Aí, ficou claro que os portugueses eram sociais-democratas. Com a vitória do PS de Mário Soares com 37,9%, seguido do PPD de Sá Carneiro com 26,4%, com o PCP de Álvaro Cunhal com 12,5%, o CDS de Freitas do Amaral com 7,6% e o MDP/CDE de José Manuel Tengarrinha com 4,1%, os portugueses mostraram claramente a sua preferência ideológica.
Lembre-se que este era o período pós-revolução, onde as clivagens ideológicas eram mais extremadas. Mesmo assim, a alternativa comunista só obteve 12,5% dos votos. E, logicamente, não havia extrema-direita, pois apenas uma franja minoritária de ex-PIDEs ou de beneficiários da ditadura, muitos fugidos para o Brasil, poderiam votar em tal ideologia.
Se era verdade que todos os partidos se declaravam mais socialistas do que são hoje, a evolução gradual da democracia e desses partidos consolidou a ideia de o povo ser social-democrata: Mário Soares meteu o socialismo na “gaveta”, ao mesmo tempo que Freitas do Amaral acabou, recentemente, por colaborar com o PS. Sá Carneiro, se fosse vivo, jamais seria um neoliberal “troikista”. E mesmo as extremas-esquerdas convertidas no BE perceberam que tinham que ir pelo caminho social-democrata, pois é também aí que têm base eleitoral.
Estando Portugal na União Europeia e no Euro, não há margem para rupturas ideológicas.
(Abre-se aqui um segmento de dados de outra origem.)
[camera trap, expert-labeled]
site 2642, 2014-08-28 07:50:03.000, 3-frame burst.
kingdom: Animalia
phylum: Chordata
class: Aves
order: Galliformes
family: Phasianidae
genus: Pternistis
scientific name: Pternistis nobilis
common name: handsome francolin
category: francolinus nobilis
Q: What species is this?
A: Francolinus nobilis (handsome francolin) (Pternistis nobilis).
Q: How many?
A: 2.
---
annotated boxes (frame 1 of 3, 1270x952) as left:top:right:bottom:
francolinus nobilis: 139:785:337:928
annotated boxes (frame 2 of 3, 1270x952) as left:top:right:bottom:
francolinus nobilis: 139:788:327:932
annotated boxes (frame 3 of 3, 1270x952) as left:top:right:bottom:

Portugal nunca será a Coreia do Norte ou a Venezuela – porque os portugueses não querem e porque a UE não deixa.
Com esta realidade demográfico-ideológica e este enquadramento político-institucional, não é de espantar que, hoje, o PS esteja a tornar-se o partido-charneira da nossa democracia.
Quando o PSD fez uma deriva neoliberal com Passos Coelho e o CDS alberga tendências demasiado conservadoras e radicais, não é de espantar que o PS capture quase todo o centro. Alguma direita parece que se esquece que Portugal é um país muito desigual, onde os ricos são poucos e muitos pobres precisam do Estado. Partidos que tentem cavalgar a retórica do benefício para os ricos, terão poucos apoiantes.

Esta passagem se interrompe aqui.